2) Number & quality of members joining your platform:
Platform differs according to your genre and classification. Non-fiction writers tend to be more inclined to measure that success on public image. But fiction writers are a totally different gang. It varies and there’s no set indicator for what constitutes a good platform in fiction. So we’ll go with the basics. I consider my platform to consist of Twitter, Facebook, Goodreads, and my book blog. By quality, I mean agents, producers, directors, readers, etc. And notice I didn’t include the author website. The use of an author website is 90% dedicated to visibility for my brand kasonndraleighbooks. I say 90% because 10% is now dedicated to Trestle Press’s talented authors whom I’ll be showcasing. So please stop by, tune in. 😀
3) Number of people adding your book “to-read” on Goodreads:
I have to speak about the beginning again. I was practically begging for friends. But now, I get almost 20 requests per week on GR alone. These people are telling me they’ve heard good things about me from their friends. It’s a bit overwhelming but very, very flattering. Thanks everyone.
Yes, I put this indicator last for a reason. When you’re an indie, it’s all about marketing your debut novel during that first year. Find a way to keep your book in front of people during the period where you’re working on your second book. Or even better, if you can start out with 2-3 books then your readers have instant options right away. Others have found success this way and I do believe it works.
I also notice that the more I promote, the more copies get gobbled up. Being that we indie authors/small presses are in a minority group so to speak, we have to push harder to get our brands out there. Some things that are working for me, might not necessarily work for others. But I’m willing to share the expertise and help my fellow indies/self-pubbeds out. Participating in blog tours and hops is also another good way to get your name out there before and during your book launch. If you have any more questions about how virtual tours work, I’ll be happy to answer them.
5) Fan Clubs:
The last strategy, but by no means the least. They work…big time. If you have any questionable doubts, then know that a group of die-hard fans started the Twilight group on MySpace. Cassie Clare’s Mundie Moms started on twitter before they branched out into their own review site.
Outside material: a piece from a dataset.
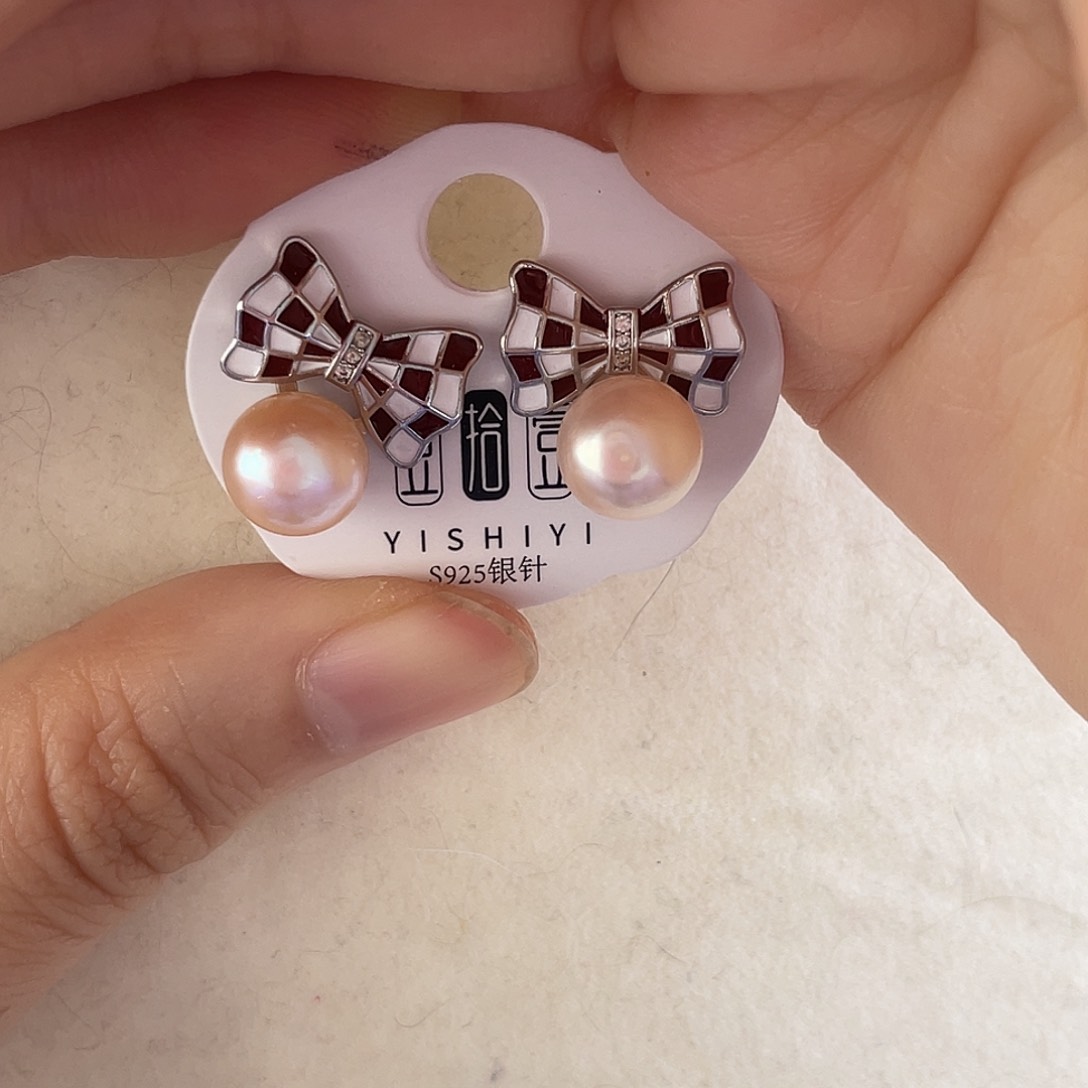 淡水珍珠耳饰未镶嵌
And the Hush Hush club known as Fallen Archangel friended me on facebook years ago. Now they have people overloading their facebook feed wanting to get in the club. With all that being said, I hope you all will come join the group that one of my die-hard fans has started in honor of Copper Suns. It’s called the Seraphim Alliance. We’ll be doing everything from reviewing books to fan-girling over fictional guys. And you all know how fun that can be, don’t we? Biggest grin, ever!